In order to truly give control over spending to our kid(s), we need to refrain from commenting on their spending decisions. While it’s important to help them walk through the buying process (making a list of what they need, looking for sales, etc.) ultimately, the choice is theirs, as are the consequences. Showing empathy but not coming to the rescue or cleaning up mistakes is the hardest part of this whole allowance process for parents. These (potential) mistakes can be the most important lessons and parents need to allow them to be learned.

Further Reading On Giving Kids Allowance

OK, this is not an endorsement, only a suggestion - if you want more details  on how one family used allowance as for money management training try  “Raising Financially Confident Kids” by Mary Hunt.

It tells how one family gave their kids increasing control over their spending in order to help them grow into financially savvy adults. Pick it up at your local library. The idea is not particularly complicated, but she offers some great “dos and don’ts” and has nice sections broken down by age group.

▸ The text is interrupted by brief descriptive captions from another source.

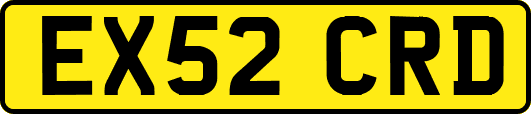 EX52CRD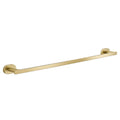 Koupelnový věšák Til 101 Brush Gold  1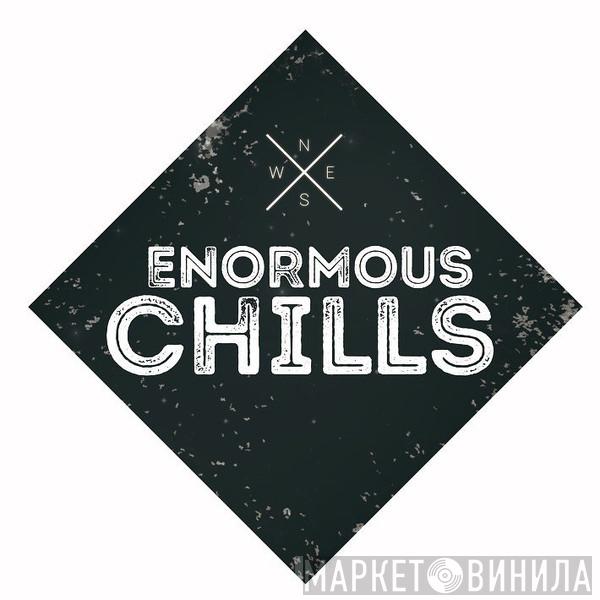 Enormous Chills - Винил CD и Кассеты лейбла Enormous Chills на сайте МаркетВинила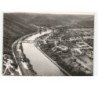HAYBES: vue générale et la meuse vue aérienne 10x15 - très bon état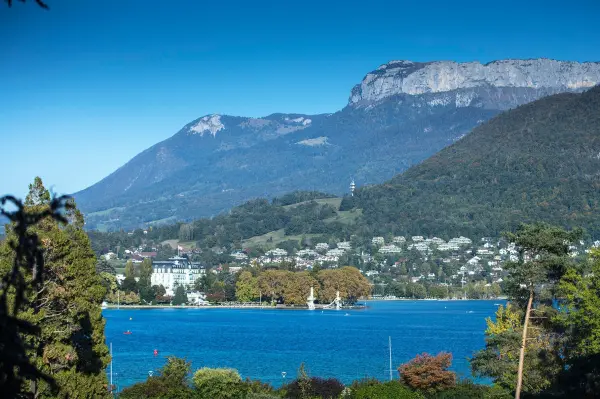 Le Pelican — vue 4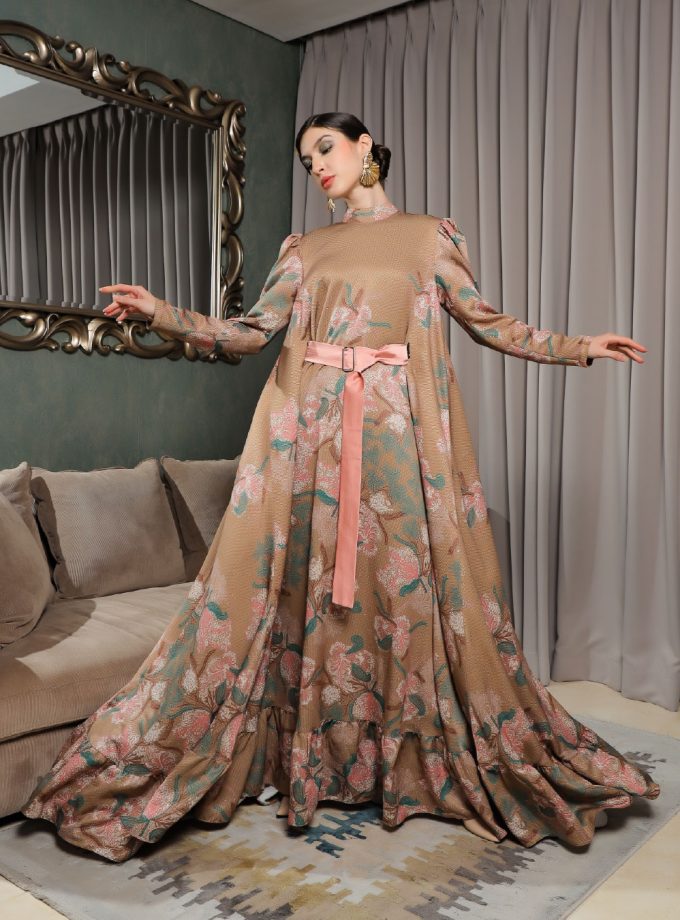 NURAYA ELIA DRESS
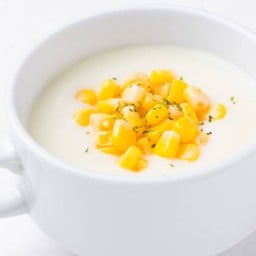 ซุปครีมข้าวโพด
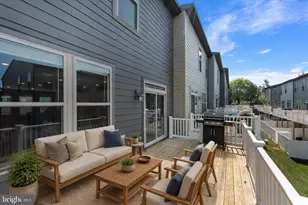 9862 Buchanan Loop, Manassas, VA 20110 - Photo 3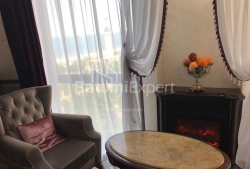 公寓 2-комн 44 m² - 治安官 Khimshiashvili, Batumi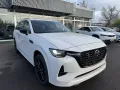 Mazda 2026 Mazda CX-80 Homura Plus 3.3L e-SKY D 254ps 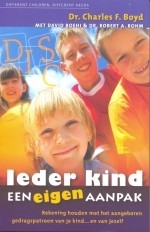 Ieder kind een eigen aanpak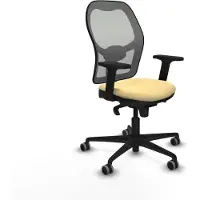 Piqueras Y Crespo Gaming-Stuhl 2D036G0 Creme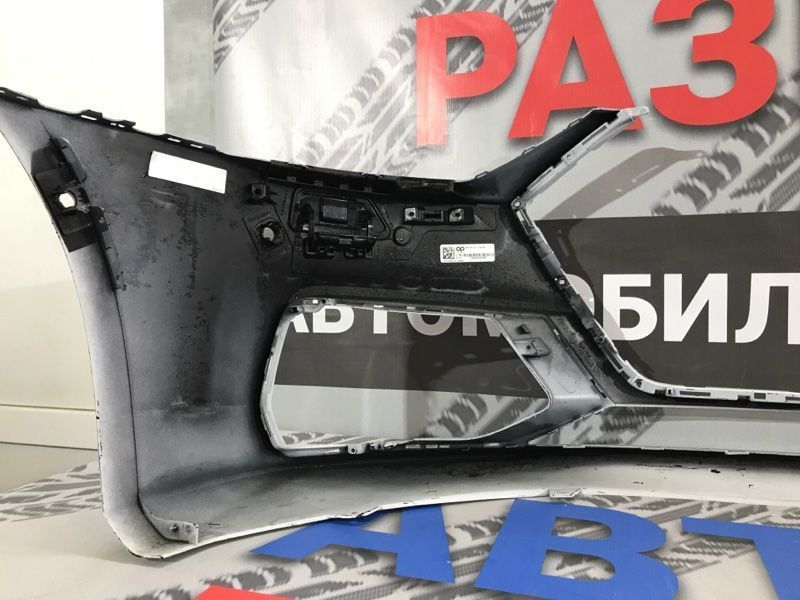 Бампер комплектный 4K8807065CGRU Audi A7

It lays out a straightforward way to give increasing responsibility to your kids that I like and it’s definitely worth a read.

On the flip-side she spends a lot of time on the “why” that could have been significantly condensed and some of her ideas are a bit different as they are shaped by her personal experience. All things considered, the plan she lays out on how to increase the level of responsibility your kids have around spending money is solid.

Wrap Up

Is allowance beneficial to kids? Yes. It’s an important tool for teaching kids how to handle money.

Are chores an integral prerequisite to allowance? I don’t think so. I believe chores are a responsibility earned by being a member of your family. Allowance is separate.

How much allowance should kids get? It depends. What are your expectations for how the allowance will be spent? You need to provide enough to cover their needs but not so much that they don’t have to make budgeting decisions. A dollar per year is a rough rule of thumb.